> EXERCISE INSTRUCTIONS
Please reproduce the entries below with "white oleander blossom" substituted for every occurrence of "white oleander flower", changing nothing else. Leave the pictures out of your answer.

> GIVEN ENTRIES
--------------------------------------------------
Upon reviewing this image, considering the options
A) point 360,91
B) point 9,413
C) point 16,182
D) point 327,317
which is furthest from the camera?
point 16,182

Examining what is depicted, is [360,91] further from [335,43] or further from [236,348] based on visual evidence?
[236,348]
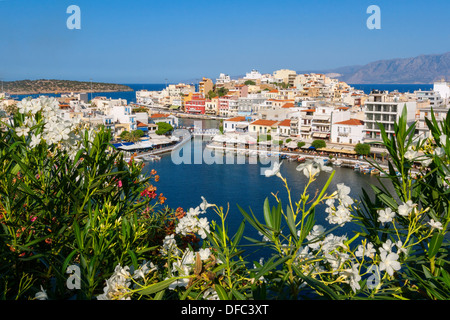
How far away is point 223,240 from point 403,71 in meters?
159

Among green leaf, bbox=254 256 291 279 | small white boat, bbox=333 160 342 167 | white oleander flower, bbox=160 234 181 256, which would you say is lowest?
small white boat, bbox=333 160 342 167

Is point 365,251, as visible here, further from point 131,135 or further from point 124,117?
point 124,117

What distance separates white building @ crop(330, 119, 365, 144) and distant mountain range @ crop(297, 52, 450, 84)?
118 metres

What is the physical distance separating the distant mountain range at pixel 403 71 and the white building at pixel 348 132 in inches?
4635

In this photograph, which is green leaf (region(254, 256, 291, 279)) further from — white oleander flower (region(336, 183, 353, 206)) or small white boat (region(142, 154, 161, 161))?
small white boat (region(142, 154, 161, 161))

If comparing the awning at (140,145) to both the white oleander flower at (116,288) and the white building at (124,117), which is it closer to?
the white building at (124,117)

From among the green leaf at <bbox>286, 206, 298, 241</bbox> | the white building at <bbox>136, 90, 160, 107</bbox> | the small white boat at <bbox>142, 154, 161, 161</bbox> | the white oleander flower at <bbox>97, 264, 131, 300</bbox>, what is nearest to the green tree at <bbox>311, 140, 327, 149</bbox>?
the small white boat at <bbox>142, 154, 161, 161</bbox>

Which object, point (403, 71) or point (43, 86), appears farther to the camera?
point (403, 71)

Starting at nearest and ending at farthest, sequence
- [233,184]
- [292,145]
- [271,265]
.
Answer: [271,265]
[233,184]
[292,145]

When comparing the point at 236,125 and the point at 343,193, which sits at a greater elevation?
the point at 343,193

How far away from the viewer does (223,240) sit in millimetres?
1252

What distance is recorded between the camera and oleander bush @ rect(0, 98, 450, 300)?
45.1 inches

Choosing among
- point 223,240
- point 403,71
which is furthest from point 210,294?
point 403,71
--------------------------------------------------
> EXERCISE SOLUTION
Upon reviewing this image, considering the options
A) point 360,91
B) point 9,413
C) point 16,182
D) point 327,317
which is furthest from the camera?
point 16,182

Examining what is depicted, is [360,91] further from [335,43] or further from [236,348] based on visual evidence?
[236,348]
How far away is point 223,240 from point 403,71 in meters?
159

Among green leaf, bbox=254 256 291 279 | small white boat, bbox=333 160 342 167 | white oleander blossom, bbox=160 234 181 256, which would you say is lowest?
small white boat, bbox=333 160 342 167

Is point 365,251, as visible here, further from point 131,135 or further from point 124,117?
point 124,117

What distance separates white building @ crop(330, 119, 365, 144) and distant mountain range @ crop(297, 52, 450, 84)?
118 metres

What is the physical distance separating the distant mountain range at pixel 403 71 and the white building at pixel 348 132 in inches?
4635

In this photograph, which is green leaf (region(254, 256, 291, 279)) further from — white oleander blossom (region(336, 183, 353, 206)) or small white boat (region(142, 154, 161, 161))?
small white boat (region(142, 154, 161, 161))

If comparing the awning at (140,145) to both the white oleander blossom at (116,288) and the white building at (124,117), which is it closer to?
the white building at (124,117)

From among the green leaf at <bbox>286, 206, 298, 241</bbox> | the white building at <bbox>136, 90, 160, 107</bbox> | the small white boat at <bbox>142, 154, 161, 161</bbox> | the white oleander blossom at <bbox>97, 264, 131, 300</bbox>, what is nearest to the green tree at <bbox>311, 140, 327, 149</bbox>?
the small white boat at <bbox>142, 154, 161, 161</bbox>

Which object, point (403, 71) or point (43, 86), appears farther to the camera?
point (403, 71)

Starting at nearest and ending at farthest, sequence
- [233,184]
- [292,145]
- [271,265]
.
Answer: [271,265]
[233,184]
[292,145]

When comparing the point at 236,125 and the point at 343,193, which sits at a greater elevation?
the point at 343,193

How far away from the viewer does (223,240) sit in millimetres?
1252

What distance is recorded between the camera and oleander bush @ rect(0, 98, 450, 300)?
45.1 inches

Choosing among
- point 223,240
- point 403,71
which is furthest from point 210,294?
point 403,71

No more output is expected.